Norweski dyrektor wywiadu Morten Haga Lunde oskarżył Rosję o symulację nalotu lotniczego na norweskim radarem rozpoznawczym "Globus II", który znajduje się na granicy dwóch krajów - niedaleko półwyspu Kola.
W trakcie przemówienia główny norweski oficer wywiadu pokazał na mapie, jak grupa 11 supersonicznych bombowców Su-24 startuje z bazy lotniczej Monchegorsk na Półwyspie Kolskim, podążając za Morzem Barentsa, a następnie skręca o 180 stopni w kierunku ataku na wioskę rybacką Vardø, gdzie i jest radar.
Oficjalnie radar monitoruje obiekty w przestrzeni. Uważa się również, że jest w stanie monitorować i tworzyć bazę sygnatur rosyjskich pocisków balistycznych.

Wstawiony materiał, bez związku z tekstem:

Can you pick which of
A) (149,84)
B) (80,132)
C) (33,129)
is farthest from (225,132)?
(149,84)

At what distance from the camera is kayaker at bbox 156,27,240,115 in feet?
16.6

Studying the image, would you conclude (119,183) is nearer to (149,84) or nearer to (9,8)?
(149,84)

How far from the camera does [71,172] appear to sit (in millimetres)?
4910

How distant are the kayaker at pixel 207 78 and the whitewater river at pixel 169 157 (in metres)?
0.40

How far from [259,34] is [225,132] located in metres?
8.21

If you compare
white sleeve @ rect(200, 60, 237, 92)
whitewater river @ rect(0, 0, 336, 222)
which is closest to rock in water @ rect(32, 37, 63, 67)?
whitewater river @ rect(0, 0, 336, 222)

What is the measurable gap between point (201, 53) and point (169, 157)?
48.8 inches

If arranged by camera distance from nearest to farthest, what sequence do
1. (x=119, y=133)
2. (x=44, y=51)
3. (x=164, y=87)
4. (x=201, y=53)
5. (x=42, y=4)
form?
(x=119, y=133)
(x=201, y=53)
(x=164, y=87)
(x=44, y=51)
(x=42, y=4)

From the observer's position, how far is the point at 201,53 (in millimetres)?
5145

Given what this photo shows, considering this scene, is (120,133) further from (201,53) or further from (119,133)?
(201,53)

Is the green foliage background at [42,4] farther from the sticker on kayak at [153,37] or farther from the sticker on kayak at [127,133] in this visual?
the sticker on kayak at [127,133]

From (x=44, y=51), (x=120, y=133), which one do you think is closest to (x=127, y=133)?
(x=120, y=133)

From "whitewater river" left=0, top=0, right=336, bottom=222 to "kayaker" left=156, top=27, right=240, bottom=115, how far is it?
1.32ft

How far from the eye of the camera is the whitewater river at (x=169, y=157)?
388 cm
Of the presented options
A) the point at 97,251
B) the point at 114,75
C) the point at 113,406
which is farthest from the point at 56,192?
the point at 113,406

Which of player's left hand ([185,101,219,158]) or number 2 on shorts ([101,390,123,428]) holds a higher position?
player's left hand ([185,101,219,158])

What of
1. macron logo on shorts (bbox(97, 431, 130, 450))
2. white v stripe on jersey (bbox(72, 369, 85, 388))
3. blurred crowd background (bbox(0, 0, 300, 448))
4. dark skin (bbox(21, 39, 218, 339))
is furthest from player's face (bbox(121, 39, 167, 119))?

Przypomnijmy, kilka dni temu rzeczniczka rosyjskiego MSZ Maria Zacharowa obiecała, że Rosja podejmie kroki w związku z planami Norwegii dotyczącymi sprzętu na Północnym Atlantyku - w mieście Troms - porcie do odbioru atomowych okrętów podwodnych.
Jednak w odpowiedzi na zarzuty Kreml oświadczył, że nie wie, że Rosja była rzekomo zaangażowana w nieprawidłowe funkcjonowanie GPS podczas ćwiczeń NATO. Zostało to ogłoszone przez sekretarza prasowego prezydenta Rosji Dmitrija Pieskowa.
Rzecznik MSZ, Maria Zacharowa, powiedziała, że Norwegia może wykorzystać skandal związany z pracą GPS, aby odwrócić uwagę od wewnętrznych problemów. Dodała, że zachodni politycy przyzwyczaili się do obwiniania Rosji za wszelkie incydenty, bez składania zeznań.